L’éléphant écarquilla les yeux, car il n’était pas habitué à entendre un discours aussi philosophique.
– Et pourquoi es-tu parti ? interrogea le crapaud.
– J’étais fatigué de vivre chaque jour la même chose. J’ai donc quitté mon pays pour partir à l’aventure et découvrir la vie.
– C’est très courageux, commenta le prince.
– Peut-être un peu trop, dit l’éléphant. Je ne sais même plus où aller ! Et, justement, je ne me trouve pas très courageux. Voyez-vous, cela me gêne horriblement de changer de couleur à tout bout de champ. J’aimerais bien devenir plus courageux et rester toujours bleu.
L’éléphant avait retrouvé sa belle couleur bleu azur qui le caractérisait.
– Cela tombe bien, nous allons combattre un dragon ! dit le prince avec assurance.
L’éléphant rosit.
– Un dragon ? Avec des dents, des écaillent et du feu qui lui sort de la gueule et des oreilles ?
– De la gueule seulement, corrigea le crapaud. Vous avez de biens étranges dragons dans votre pays.

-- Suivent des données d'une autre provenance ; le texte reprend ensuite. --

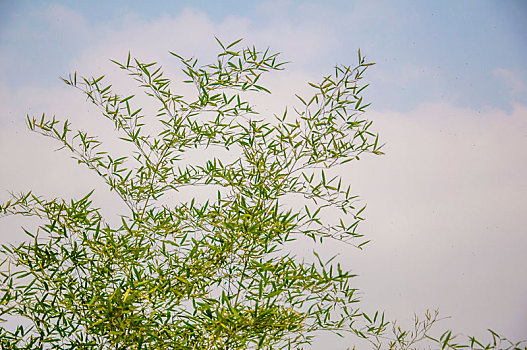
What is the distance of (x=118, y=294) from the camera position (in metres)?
3.51

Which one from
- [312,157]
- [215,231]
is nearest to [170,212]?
[215,231]

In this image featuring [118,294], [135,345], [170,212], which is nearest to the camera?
[118,294]

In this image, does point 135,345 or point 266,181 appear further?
point 266,181

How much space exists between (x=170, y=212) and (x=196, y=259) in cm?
37

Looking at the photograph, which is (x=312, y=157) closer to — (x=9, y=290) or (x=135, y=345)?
(x=135, y=345)

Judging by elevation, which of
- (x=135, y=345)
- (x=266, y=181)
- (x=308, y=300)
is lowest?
(x=135, y=345)

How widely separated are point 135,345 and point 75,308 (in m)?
A: 0.36

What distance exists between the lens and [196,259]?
3.77 meters

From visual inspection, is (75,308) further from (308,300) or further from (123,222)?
(308,300)

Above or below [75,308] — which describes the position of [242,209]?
above

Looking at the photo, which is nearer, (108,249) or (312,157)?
(108,249)

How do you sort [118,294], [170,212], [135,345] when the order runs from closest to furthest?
[118,294]
[135,345]
[170,212]

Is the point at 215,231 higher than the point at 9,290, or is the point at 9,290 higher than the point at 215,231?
the point at 215,231

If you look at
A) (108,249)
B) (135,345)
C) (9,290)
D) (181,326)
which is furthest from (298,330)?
(9,290)
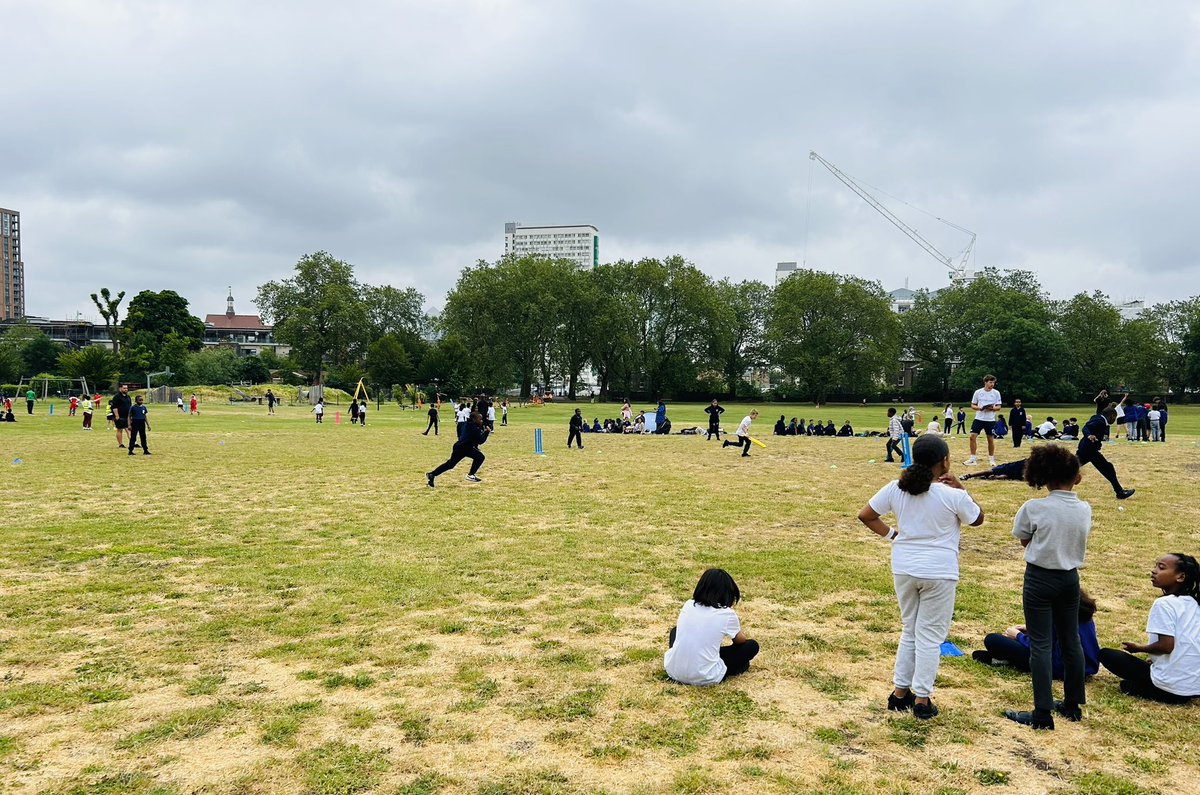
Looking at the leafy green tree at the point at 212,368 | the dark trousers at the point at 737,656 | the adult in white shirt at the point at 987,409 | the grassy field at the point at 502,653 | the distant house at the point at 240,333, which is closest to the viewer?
the grassy field at the point at 502,653

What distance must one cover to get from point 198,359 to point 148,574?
97.3 metres

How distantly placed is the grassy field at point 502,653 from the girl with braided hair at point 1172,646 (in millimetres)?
→ 225

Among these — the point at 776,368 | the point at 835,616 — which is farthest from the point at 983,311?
the point at 835,616

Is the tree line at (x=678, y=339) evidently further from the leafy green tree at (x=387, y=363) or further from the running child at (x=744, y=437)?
the running child at (x=744, y=437)

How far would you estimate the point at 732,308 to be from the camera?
97.6 metres

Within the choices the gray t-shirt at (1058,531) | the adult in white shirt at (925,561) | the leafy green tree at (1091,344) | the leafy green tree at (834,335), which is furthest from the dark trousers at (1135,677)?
the leafy green tree at (1091,344)

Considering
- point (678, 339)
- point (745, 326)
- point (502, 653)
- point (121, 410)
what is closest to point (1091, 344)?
point (745, 326)

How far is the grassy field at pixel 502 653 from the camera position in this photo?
4168 millimetres

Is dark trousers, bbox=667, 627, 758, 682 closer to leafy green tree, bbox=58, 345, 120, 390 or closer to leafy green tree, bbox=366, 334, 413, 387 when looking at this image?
leafy green tree, bbox=366, 334, 413, 387

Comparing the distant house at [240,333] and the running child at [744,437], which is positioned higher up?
the distant house at [240,333]

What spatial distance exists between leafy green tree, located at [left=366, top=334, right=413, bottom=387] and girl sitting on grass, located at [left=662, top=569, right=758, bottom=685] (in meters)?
74.1

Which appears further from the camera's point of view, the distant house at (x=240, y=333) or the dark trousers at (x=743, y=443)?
the distant house at (x=240, y=333)

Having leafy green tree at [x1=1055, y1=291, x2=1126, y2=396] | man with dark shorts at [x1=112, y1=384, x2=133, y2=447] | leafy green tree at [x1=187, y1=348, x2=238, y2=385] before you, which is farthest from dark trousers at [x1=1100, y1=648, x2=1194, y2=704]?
leafy green tree at [x1=187, y1=348, x2=238, y2=385]

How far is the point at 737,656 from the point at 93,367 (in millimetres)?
83880
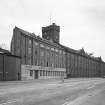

– En fait, je n’en ai jamais vu…
– Veux-tu nous accompagner ? demanda le prince. C’est une belle occasion d’affermir ton courage pour rester bleu. Et en plus, tu disais que tu te sentais bien seul…
L’éléphant parut hésiter.
Bien que nos deux amis lui semblaient d’agréable compagnie, il ne savait pas s’il avait vraiment envie de rencontrer un dragon face à face.
C’est alors que le crapaud intervint avec son intuition habituelle:
– Tu sais, le valeureux prince que tu vois ici sous sa couronne a déjà été un pleutre patenté. Il était malheureux, craintif et il n’espérait rien de très positif. Mais il a appris récemment que, pour obtenir le meilleur de sa vie, il devait vaincre ses peurs. C’est peut être bon pour toi aussi ? À ta place, je ne laisserais pas passer une pareille occasion. Mais le plus important consiste à être sûr que tu choisis ce que tu veux vraiment faire. Autrement dit, ne nous accompagne pas pour nous faire plaisir. Si tu passes ton chemin, tu ne dois avoir aucun regret.
Les paroles du crapaud firent réfléchir l’éléphant qui sourit doucement.
– Bon, d’accord. Je veux bien vous accompagner. Mais à quoi pourrais-je vous servir ?
– Tu es petit mais tu es costaud, dit le prince. J’ai justement besoin d’un fier et fougueux coursier. Acceptes-tu de devenir ma monture et, surtout, mon ami ?
– Ma foi, répondit l’éléphant, je n’y aurais jamais pensé mais je crois que ces deux rôles m’iraient parfaitement !
C’est ainsi qu’un nouveau héros se joignit à nos deux voyageurs.
Ils poursuivirent donc leur route tous ensemble vers de nouveaux horizons, en quête d’aventures et, plus particulièrement, d’un dragon.